Il est 9H00 et les portes s’ouvrent à peine sur l’immense champ de Screggan, dans le comté d’Offaly que déjà des milliers de bottes foulent l’enceinte fraîche et boueuse qui accueillait cette semaine le plus grand rendez-vous agricole d’Irlande, où le Brexit joue les trouble-fête.
Cette année encore, les visiteurs – plus de 290 000 – s’y sont pressés, pour parler machines agricoles ou volumes de production.
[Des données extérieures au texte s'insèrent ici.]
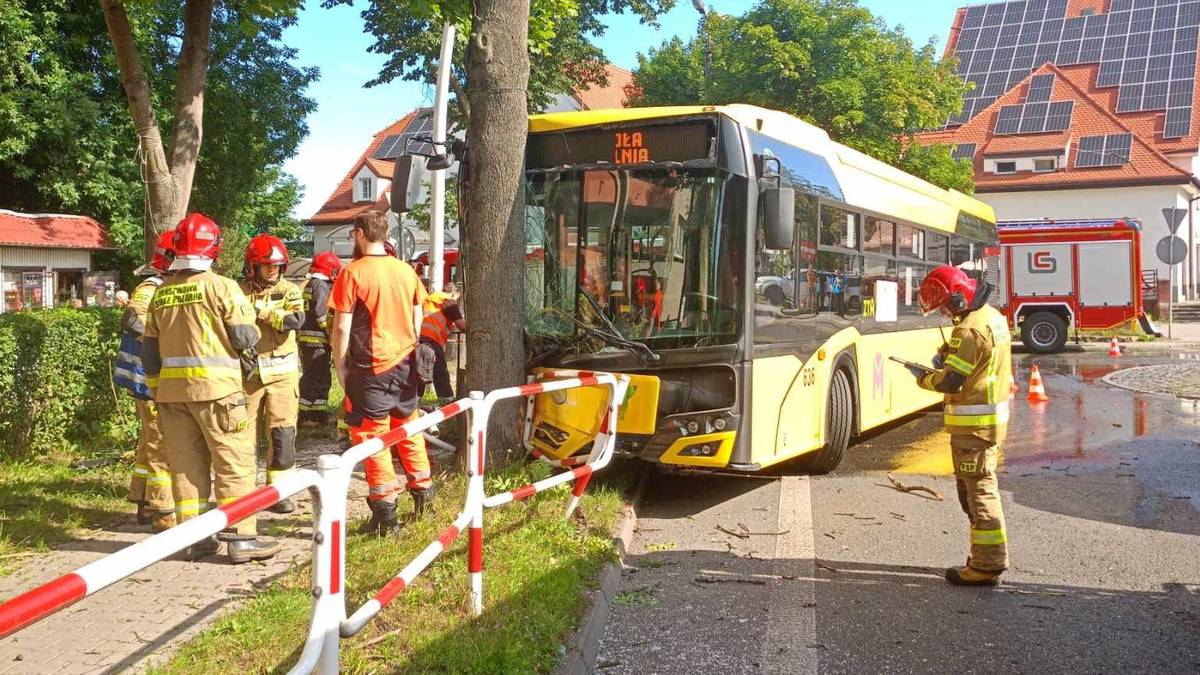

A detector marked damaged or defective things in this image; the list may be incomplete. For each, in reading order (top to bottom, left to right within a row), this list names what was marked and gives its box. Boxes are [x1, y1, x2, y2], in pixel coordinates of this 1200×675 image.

crashed bus [520, 105, 1000, 472]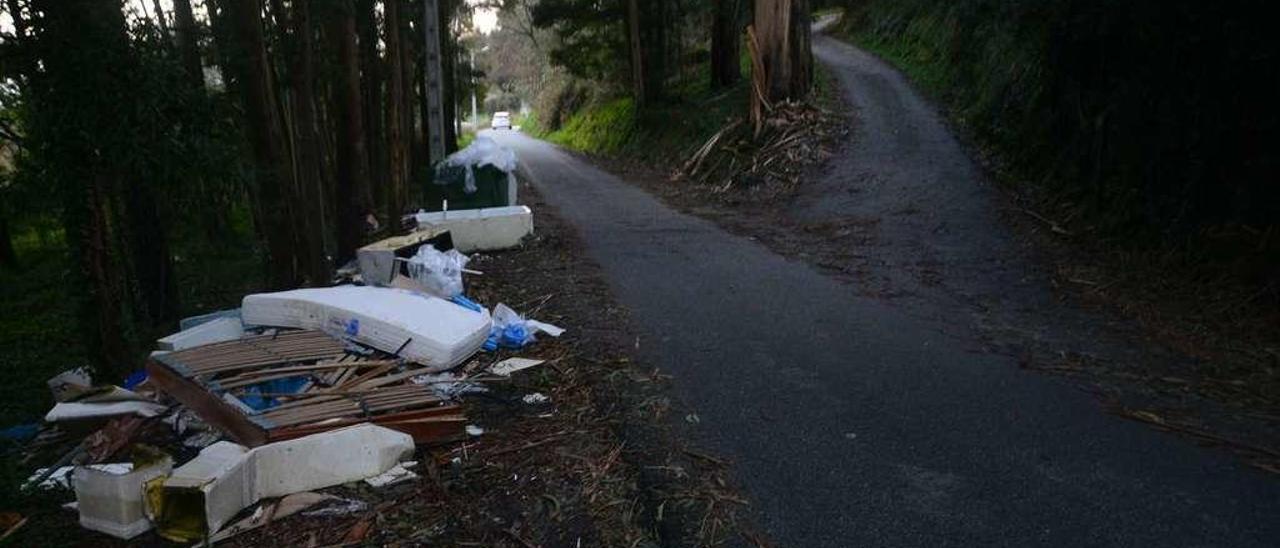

Mais c’est surtout l’occasion pour les familles de voir des animaux, pratiquer le hockey irlandais et profiter d’une ambiance festive.
Cependant, du côté des exposants, l’atmosphère est un peu plombée par le Brexit et la chute de la livre sterling, qui renchérit dangereusement les exportations irlandaises vers le Royaume-Uni.
Au milieu de l’agitation, John Keena, éleveur de bovins, a le visage grave en évoquant la chute de 20% de la monnaie britannique depuis le référendum sur la sortie du Royaume-Uni de l’Union européenne en juin 2016.
Pour le quinquagénaire, « rien que ces six dernières semaines nous avons perdu une trentaine de centimes sur la vente du kilo de bœuf. Pour nous, c’est injustifié et il faut que le prix d’achat repasse à 4 euros le kilo ».
Une filière dépendante du Royaume-Uni
Joe Healy, le patron de l’Association des fermiers irlandais, principale organisation agricole du pays, tente tant bien que mal de finir d’avaler son muffin, entre questions et demandes de selfie. Malgré son air jovial, il se dit également préoccupé.
« Nous exportons 90% de notre production de bœuf. La moitié part au Royaume-Uni, 45% en Europe et 5% vers les marchés internationaux. Et sur les 45% qui partent en Europe, la moitié transite par le Royaume-Uni qui fait office de pont avec le continent », explique-t-il, soulignant ainsi la dépendance de la filière vis-à-vis du voisin britannique.
Le bœuf n’est pas le seul en cause : le secteur agro-alimentaire irlandais, le plus gros employeur du pays avec 8,4% des actifs, exporte 37% de sa production vers le Royaume-Uni.
L’industrie du champignon, qui y envoie 80% de sa production, a la première fait les frais des fluctuations de la livre avec des marges déjà étroites qui ont encore baissé et causé la faillite de plusieurs exploitants.
Fermiers, éleveurs, transformateurs, guettent aussi avec anxiété l’issue des négociations de Londres avec Bruxelles, avec la crainte de voir rétablies les barrières douanières entre l’UE et le Royaume-Uni.
« Il faut se préparer au pire tout en espérant le meilleur », résume Tara McCarthy, présidente de Bord Bia, l’agence gouvernementale de l’agro-alimentaire qui a mis à disposition des entreprises exportatrices des outils d’information et de marketing pour envisager de nouvelles stratégies.
À la recherche de nouveaux partenaires
Dublin cherche aussi en parallèle de nouveaux partenaires en cas de sortie sans accord de son voisin même si « cela laisserait un vide immense puisque l’on parle de 250.000 tonnes de bœuf exportés au Royaume-Uni », souligne Tara McCarthy.
Le pays vise en particulier le marché chinois « qui pourrait représenter une belle opportunité » mais auquel il n’a pas encore accès.
À l’inverse du secteur de la viande ou des champignons, les producteurs de lait vont mieux grâce à une récente remontée des prix des produits laitiers après une année 2016 difficile, selon John Wicherley, éleveur de vaches laitières dans le comté de Cork, au sud de l’Irlande.
La situation est « stable », affirme-t-il tout en ne s’avouant que « prudemment confiant ».
Le lait de ses vaches alimente l’industrie fromagère irlandaise qui fournit 80% du cheddar consommé par les Britanniques.
Pour Joe Healy, sans le Royaume-Uni dans l’union douanière, « il n’y a plus vraiment de marché pour le cheddar » irlandais. Car « fermiers et transformateurs ont investi pour fournir au marché et aux consommateurs britanniques les produits dont ils ont besoin ». Sans ce débouché, ils seront particulièrement fragiles.